Per · December 26, 2020, 9:17pm

I am completely new to DT and already see huge benefits using it in my academic workflow (with Bookends and Tinderbox). It seems really great! However, I have a problem with DT multiplying the size of pdf files several times. I work very hard in Adobe Acrobat to get small pdfs with OCR and then DT make them bigger without me running the OCR function in DT on them. What is happening? How can I make it stop? I have so far almost 3000 pdfs, so it is a matter of GB getting lost

Thanks in advance!

rmschne · December 27, 2020, 7:09am

Best if you please explain in more detail, with some screen shots?, about your evidence of this problem. How are the files getting from Adobe into DEVONthink? Can you tell what happens by looking in the DEVONthink log? What does the log say as you enter the file into DEVONthink? What does DEVONthink report as “type” for these incoming files before DEVONthink does whatever you think it is doing?

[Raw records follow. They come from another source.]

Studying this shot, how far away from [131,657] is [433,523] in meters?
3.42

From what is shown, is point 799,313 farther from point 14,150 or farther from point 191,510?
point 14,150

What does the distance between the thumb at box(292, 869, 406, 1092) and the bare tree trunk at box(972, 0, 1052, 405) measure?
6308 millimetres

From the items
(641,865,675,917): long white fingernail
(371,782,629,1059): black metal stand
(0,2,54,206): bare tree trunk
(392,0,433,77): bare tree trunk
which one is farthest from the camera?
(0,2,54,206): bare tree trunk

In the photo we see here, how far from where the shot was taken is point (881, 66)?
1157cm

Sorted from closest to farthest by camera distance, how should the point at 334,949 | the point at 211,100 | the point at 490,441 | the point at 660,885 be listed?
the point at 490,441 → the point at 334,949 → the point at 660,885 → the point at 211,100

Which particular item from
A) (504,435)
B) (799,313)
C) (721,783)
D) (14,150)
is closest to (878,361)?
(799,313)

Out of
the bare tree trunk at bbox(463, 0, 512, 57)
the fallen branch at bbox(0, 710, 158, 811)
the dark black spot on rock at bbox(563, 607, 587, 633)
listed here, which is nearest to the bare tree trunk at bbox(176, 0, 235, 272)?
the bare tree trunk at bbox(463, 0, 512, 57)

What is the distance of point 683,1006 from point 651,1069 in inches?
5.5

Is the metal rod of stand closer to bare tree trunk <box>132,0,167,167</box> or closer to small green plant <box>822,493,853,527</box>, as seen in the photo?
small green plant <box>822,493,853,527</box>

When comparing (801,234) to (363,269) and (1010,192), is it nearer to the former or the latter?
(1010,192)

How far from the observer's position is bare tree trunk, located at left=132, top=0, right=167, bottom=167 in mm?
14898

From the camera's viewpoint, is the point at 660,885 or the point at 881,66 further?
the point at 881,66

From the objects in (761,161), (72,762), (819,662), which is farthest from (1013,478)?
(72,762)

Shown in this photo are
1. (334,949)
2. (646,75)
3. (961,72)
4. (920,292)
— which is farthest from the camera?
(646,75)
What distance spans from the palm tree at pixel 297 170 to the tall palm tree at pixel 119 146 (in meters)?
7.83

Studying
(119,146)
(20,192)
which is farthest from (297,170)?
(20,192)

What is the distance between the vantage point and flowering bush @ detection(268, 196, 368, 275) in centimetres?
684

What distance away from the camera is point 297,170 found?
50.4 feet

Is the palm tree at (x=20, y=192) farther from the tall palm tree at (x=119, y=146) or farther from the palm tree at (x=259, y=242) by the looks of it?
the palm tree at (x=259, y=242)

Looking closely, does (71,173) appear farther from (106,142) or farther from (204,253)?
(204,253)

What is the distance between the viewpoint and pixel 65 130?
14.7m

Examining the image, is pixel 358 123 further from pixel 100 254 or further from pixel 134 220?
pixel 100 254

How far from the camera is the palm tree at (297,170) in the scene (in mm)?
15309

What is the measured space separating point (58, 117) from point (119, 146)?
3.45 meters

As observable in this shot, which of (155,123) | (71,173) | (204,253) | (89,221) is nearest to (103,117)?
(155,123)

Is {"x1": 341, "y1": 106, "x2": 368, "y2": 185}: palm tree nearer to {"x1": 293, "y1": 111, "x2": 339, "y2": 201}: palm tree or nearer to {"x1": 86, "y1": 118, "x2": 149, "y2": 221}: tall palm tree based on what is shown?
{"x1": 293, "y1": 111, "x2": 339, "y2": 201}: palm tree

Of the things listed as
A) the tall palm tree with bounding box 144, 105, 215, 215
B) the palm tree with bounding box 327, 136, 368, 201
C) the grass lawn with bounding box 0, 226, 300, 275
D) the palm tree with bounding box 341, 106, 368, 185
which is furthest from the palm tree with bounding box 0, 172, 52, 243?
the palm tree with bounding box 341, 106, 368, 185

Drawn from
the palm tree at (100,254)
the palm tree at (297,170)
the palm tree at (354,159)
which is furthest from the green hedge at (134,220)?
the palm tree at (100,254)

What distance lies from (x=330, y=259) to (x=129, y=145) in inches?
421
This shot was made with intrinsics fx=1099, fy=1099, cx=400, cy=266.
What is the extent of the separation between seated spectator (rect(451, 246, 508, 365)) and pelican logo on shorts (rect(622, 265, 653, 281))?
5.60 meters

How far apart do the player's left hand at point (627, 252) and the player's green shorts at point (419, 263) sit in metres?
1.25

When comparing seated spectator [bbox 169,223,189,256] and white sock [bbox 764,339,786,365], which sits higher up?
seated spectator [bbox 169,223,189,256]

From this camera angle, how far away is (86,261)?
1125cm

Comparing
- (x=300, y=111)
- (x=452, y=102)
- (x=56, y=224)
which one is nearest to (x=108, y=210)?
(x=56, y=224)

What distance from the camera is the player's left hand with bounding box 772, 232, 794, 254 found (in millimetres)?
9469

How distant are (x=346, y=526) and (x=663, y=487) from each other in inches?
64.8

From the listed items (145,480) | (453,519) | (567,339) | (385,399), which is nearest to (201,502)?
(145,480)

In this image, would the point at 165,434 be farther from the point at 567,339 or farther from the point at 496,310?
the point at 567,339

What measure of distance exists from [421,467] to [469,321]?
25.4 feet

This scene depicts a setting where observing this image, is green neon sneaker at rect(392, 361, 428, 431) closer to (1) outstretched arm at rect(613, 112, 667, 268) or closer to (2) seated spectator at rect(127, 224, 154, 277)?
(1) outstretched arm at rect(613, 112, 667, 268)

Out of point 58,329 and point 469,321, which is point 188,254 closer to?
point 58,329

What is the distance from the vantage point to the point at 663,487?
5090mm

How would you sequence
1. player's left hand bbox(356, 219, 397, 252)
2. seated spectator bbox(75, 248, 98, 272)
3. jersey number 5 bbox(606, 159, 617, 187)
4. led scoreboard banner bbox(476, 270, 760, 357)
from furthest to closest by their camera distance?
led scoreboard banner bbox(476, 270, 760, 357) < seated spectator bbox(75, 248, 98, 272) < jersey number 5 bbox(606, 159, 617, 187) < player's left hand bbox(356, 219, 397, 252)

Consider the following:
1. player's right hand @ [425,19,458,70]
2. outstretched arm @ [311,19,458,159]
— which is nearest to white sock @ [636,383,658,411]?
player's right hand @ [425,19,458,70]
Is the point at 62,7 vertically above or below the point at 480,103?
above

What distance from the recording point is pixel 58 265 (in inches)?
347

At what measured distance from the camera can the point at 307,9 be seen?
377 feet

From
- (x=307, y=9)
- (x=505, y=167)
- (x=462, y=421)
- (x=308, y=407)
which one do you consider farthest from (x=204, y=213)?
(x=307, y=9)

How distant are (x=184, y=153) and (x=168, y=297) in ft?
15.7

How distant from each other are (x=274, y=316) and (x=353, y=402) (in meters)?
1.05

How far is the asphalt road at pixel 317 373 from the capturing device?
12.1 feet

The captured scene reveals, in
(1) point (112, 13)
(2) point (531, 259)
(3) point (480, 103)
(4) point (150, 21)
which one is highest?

Are there any Rules setup to handle incoming files? Just saying “DT Makes them bigger without me running OCR” is not much to go on by anyone who might be able to help (except of course if coincidently they have see exactly that).

Per · December 27, 2020, 10:30am

Thanks for getting on this so quickly! Here’s the setup:
– I have the pdfs in Bookends’ iCloud folder.
– I have indexed the folder in DEVONthink.
– Most files were already made small and with OCR in Adobe Acrobat before indexed in DEVONthink, but I have also open files from DEVONthink’s “open with” and selected Adobe Acrobat (default) and then “improved” them in Adobe.
– The pdf files stay small and then suddenly become several times larger. This can also be forced if I open the pdf in Devonthink by double-clicking on its database entry in the list pane and save when closing it again. I have uploaded two screenshots of before and after opening a file, highlighting a sentence, and closing it again. Note the file size going from 0.206 to 1.1MB (similar ratios for large files. One grew up to 150MB). The log button stays grey but I do not know if there is a log to share from somewhere else (beginner).

Is this enough for you to figure out what is going on?

rmschne · December 27, 2020, 10:49am

the info in log is essential. see Help and/or Manual to see how to open it with the Menu Command.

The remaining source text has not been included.